• _Data extract_
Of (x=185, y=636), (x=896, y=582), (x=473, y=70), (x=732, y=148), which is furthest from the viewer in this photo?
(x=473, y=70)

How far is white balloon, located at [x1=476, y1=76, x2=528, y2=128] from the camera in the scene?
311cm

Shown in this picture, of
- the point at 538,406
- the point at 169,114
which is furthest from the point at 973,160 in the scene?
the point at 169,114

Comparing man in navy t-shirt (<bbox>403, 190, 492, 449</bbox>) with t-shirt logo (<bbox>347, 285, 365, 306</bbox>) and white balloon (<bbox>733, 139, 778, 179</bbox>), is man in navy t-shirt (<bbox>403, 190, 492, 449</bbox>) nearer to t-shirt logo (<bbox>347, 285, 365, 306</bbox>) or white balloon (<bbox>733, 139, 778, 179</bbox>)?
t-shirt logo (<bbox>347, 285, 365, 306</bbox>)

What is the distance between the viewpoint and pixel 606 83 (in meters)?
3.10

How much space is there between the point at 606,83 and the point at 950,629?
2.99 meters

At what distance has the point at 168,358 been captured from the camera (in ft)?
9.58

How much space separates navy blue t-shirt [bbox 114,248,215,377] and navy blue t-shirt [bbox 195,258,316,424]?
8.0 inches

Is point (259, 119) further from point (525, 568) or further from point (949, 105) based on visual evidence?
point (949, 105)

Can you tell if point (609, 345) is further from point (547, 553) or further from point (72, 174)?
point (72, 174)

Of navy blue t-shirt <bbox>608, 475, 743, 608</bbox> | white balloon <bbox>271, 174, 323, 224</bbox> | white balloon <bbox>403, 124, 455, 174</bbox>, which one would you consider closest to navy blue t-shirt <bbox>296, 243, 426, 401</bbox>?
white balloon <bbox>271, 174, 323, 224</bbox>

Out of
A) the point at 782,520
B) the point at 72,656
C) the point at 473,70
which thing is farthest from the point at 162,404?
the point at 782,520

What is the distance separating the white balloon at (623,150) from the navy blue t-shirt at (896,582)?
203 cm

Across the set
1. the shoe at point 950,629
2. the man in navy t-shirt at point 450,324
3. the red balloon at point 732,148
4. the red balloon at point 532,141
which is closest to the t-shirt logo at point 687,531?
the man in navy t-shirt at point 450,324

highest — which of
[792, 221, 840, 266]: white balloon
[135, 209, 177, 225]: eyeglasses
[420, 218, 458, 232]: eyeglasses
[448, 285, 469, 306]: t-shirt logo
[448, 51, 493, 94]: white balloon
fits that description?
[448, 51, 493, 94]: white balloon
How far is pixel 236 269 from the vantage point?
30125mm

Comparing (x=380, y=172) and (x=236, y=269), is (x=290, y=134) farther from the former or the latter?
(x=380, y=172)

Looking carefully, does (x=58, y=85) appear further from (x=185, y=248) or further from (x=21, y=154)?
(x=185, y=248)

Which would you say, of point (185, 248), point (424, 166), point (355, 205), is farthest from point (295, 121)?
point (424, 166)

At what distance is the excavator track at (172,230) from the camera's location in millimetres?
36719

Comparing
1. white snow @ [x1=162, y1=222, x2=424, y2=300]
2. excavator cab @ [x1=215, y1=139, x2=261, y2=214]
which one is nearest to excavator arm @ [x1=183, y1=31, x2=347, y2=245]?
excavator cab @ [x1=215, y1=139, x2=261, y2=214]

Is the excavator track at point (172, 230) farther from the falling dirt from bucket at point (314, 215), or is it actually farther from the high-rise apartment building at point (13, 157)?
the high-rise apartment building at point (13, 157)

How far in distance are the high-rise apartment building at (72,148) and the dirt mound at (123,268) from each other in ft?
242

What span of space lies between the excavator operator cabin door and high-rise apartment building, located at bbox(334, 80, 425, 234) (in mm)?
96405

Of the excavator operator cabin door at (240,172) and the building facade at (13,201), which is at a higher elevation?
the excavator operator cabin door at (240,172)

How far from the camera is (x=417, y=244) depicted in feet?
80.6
* * *
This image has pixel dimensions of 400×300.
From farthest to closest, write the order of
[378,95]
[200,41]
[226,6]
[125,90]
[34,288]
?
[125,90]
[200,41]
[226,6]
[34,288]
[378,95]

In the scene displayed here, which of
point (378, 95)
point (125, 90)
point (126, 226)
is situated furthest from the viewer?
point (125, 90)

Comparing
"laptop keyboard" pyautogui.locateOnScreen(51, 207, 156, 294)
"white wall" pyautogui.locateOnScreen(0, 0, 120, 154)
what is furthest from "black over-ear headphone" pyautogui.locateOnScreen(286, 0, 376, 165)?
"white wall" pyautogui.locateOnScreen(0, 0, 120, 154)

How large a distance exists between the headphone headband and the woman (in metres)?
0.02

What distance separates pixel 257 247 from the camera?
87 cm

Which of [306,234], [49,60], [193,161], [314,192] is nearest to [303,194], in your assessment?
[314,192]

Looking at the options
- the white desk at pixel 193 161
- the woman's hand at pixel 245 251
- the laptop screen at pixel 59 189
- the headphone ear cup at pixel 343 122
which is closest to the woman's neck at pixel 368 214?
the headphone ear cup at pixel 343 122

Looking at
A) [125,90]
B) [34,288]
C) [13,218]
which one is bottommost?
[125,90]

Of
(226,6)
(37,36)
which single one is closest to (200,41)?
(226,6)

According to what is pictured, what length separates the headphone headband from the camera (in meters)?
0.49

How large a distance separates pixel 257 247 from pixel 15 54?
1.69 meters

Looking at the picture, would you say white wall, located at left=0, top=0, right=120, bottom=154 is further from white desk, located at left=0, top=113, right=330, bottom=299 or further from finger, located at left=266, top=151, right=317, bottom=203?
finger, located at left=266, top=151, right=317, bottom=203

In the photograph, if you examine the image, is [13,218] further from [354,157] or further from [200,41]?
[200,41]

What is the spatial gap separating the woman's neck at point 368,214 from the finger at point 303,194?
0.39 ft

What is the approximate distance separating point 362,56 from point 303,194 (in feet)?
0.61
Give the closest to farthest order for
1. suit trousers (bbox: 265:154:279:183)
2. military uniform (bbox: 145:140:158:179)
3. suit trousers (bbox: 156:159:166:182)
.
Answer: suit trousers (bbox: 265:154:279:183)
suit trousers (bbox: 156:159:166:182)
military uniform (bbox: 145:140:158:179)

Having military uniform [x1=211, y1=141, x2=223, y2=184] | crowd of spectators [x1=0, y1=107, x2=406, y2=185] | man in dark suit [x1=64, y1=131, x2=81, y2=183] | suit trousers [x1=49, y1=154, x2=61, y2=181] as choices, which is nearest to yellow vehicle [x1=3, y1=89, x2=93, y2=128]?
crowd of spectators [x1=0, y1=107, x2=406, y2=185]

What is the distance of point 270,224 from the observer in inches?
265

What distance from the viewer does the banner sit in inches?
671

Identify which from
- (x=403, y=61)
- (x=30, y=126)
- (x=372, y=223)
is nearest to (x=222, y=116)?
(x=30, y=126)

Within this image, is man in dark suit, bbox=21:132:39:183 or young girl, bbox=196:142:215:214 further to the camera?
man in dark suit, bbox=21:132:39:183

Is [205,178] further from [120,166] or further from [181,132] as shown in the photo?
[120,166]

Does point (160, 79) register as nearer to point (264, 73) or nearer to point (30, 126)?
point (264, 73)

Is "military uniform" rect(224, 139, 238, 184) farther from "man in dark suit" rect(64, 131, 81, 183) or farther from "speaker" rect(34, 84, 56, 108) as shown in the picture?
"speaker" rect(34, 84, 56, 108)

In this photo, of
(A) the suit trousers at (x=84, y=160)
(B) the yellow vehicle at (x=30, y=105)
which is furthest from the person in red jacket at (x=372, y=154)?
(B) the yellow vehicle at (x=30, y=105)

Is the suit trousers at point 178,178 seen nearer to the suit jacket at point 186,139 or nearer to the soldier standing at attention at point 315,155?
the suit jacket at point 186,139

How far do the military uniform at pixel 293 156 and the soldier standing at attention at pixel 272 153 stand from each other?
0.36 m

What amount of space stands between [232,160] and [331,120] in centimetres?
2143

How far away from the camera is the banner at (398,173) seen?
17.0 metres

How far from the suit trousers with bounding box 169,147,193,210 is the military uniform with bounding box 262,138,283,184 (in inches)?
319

• _Written exercise_
Copy every line of the records above that contains the word "farthest".

• _Output below_
which thing is farthest from the point at 162,404?
Which would you say, of point (185, 248), point (424, 166), point (355, 205), is farthest from point (295, 121)?
From farthest to closest, write the order of
Give the closest to farthest order for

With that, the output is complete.